What to do
Rewrite the lines from the one containing "Amongst the choices" through the one containing "A: the white", replacing "dense green tree" with "leafy green tree" and leaving everything else unchanged.

Exercise data
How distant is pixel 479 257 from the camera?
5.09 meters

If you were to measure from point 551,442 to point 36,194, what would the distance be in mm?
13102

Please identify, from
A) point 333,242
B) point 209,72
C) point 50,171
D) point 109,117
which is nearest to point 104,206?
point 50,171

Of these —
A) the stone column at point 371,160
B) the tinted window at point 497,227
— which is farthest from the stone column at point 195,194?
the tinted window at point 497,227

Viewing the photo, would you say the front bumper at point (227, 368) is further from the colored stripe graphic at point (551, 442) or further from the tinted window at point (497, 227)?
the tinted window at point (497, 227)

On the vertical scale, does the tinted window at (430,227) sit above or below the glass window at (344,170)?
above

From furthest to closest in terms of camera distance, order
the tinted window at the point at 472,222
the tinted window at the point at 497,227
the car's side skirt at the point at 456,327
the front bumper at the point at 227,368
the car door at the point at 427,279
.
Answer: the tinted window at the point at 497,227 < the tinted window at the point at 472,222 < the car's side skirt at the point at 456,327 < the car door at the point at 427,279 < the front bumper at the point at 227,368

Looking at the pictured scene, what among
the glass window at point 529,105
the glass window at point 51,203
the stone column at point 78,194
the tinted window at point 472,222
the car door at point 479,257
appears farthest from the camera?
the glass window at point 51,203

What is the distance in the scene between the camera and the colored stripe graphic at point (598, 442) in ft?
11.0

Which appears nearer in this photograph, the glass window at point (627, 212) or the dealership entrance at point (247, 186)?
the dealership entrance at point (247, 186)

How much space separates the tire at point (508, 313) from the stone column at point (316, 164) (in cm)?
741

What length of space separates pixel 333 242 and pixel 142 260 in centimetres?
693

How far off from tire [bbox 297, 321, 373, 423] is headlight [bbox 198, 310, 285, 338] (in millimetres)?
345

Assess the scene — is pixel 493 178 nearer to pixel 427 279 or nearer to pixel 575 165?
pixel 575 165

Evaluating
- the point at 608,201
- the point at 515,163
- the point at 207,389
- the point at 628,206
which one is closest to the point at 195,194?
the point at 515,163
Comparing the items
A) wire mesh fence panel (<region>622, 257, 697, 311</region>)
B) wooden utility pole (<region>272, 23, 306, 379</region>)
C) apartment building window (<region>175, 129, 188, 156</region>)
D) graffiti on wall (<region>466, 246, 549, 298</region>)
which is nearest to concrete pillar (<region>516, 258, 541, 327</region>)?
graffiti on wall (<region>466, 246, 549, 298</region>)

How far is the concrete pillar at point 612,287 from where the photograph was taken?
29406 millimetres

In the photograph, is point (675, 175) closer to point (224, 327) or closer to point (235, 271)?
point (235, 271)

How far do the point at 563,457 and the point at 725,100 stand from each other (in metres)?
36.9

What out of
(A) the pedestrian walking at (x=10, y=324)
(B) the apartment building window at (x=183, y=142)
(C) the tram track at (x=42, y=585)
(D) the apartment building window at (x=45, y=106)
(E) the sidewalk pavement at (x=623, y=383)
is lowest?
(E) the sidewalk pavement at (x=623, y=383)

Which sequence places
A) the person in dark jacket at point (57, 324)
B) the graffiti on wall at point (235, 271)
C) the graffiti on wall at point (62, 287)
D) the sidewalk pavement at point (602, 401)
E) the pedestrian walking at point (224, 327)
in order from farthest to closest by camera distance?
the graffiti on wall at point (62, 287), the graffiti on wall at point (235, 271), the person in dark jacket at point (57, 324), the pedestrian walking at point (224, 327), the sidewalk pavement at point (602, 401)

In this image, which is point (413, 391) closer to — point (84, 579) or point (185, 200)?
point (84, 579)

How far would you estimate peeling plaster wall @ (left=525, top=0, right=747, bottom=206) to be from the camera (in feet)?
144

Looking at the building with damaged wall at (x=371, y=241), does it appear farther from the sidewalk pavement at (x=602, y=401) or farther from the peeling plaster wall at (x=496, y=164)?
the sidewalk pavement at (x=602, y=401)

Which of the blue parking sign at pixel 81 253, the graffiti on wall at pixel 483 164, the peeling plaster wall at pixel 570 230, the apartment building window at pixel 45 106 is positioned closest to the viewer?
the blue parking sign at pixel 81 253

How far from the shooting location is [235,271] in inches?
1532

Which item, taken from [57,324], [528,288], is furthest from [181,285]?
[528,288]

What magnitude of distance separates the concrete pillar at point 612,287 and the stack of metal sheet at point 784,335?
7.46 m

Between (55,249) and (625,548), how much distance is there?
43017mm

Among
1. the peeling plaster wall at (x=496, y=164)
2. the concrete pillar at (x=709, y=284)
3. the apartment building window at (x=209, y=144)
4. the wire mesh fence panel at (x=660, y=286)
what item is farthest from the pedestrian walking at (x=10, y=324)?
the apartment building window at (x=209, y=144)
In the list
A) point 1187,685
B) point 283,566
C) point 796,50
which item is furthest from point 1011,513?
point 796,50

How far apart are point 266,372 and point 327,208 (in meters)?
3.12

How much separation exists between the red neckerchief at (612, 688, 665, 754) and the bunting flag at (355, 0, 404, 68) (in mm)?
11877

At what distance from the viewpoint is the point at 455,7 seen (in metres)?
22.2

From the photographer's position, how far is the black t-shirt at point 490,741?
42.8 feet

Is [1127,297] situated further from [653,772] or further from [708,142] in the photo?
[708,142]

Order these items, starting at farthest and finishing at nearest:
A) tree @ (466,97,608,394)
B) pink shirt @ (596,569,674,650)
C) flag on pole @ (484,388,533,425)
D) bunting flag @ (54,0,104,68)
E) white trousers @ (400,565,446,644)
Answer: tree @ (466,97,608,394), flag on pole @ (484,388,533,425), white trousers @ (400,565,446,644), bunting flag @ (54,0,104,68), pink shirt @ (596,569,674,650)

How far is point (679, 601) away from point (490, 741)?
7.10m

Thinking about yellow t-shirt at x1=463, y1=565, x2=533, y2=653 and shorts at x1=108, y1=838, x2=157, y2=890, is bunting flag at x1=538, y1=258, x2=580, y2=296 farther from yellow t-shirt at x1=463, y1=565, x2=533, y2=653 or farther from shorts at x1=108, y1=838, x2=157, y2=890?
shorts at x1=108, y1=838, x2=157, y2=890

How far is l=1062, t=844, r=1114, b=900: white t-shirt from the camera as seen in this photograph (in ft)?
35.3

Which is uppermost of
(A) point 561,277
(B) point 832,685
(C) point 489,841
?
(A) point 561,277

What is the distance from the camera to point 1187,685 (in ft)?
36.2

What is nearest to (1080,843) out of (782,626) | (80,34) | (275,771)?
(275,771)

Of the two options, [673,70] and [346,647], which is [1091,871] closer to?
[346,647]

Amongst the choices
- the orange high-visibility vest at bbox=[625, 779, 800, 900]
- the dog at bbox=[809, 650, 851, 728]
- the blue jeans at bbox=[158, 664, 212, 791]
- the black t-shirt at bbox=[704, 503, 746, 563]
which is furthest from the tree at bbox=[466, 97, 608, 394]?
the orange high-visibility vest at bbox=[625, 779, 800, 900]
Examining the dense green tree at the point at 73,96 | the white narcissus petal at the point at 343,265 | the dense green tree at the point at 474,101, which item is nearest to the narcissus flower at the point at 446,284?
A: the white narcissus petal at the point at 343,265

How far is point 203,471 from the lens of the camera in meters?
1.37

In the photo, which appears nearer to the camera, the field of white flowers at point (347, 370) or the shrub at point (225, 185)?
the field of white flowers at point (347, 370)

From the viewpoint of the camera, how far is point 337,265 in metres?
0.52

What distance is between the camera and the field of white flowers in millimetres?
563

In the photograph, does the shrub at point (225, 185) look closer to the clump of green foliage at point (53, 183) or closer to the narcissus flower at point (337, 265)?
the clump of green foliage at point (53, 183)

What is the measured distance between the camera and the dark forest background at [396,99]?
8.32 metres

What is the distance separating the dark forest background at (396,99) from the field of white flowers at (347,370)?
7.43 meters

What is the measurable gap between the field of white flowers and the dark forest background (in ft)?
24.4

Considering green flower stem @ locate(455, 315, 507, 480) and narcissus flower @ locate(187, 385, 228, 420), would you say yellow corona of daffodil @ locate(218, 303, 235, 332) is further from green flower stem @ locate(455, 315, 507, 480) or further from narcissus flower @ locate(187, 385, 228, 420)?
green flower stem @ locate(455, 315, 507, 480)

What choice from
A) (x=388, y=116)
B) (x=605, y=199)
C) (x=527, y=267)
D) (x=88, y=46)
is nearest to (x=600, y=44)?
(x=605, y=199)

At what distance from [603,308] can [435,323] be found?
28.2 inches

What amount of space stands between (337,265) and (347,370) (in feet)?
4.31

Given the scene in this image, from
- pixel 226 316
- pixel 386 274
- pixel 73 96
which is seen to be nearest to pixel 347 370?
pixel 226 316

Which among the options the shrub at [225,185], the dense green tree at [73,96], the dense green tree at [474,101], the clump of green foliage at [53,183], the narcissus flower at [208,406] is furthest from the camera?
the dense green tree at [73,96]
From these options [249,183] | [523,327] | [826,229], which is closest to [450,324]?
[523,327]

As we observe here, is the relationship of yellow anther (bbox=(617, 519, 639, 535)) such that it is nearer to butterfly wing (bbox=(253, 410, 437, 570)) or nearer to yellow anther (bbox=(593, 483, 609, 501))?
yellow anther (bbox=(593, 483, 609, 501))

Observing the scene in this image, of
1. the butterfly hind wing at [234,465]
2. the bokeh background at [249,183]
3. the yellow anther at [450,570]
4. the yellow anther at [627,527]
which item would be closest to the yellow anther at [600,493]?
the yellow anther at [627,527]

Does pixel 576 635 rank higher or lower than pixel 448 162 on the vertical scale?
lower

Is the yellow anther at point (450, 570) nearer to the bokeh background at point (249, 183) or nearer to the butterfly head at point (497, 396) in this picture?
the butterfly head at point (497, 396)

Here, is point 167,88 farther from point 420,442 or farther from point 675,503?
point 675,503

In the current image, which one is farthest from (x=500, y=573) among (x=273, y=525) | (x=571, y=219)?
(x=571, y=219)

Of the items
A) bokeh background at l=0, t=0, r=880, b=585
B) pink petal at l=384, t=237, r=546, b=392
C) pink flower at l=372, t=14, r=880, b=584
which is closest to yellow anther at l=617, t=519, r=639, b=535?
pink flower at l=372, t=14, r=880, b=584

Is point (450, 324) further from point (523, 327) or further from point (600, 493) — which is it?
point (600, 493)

Task result
Amongst the choices
- the orange high-visibility vest at bbox=[625, 779, 800, 900]
- the dog at bbox=[809, 650, 851, 728]
- the blue jeans at bbox=[158, 664, 212, 791]
- the black t-shirt at bbox=[704, 503, 746, 563]
which is furthest from the tree at bbox=[466, 97, 608, 394]?
the orange high-visibility vest at bbox=[625, 779, 800, 900]
Examining the leafy green tree at the point at 73,96 | the white narcissus petal at the point at 343,265 | the leafy green tree at the point at 474,101, which item is nearest to the narcissus flower at the point at 446,284?
A: the white narcissus petal at the point at 343,265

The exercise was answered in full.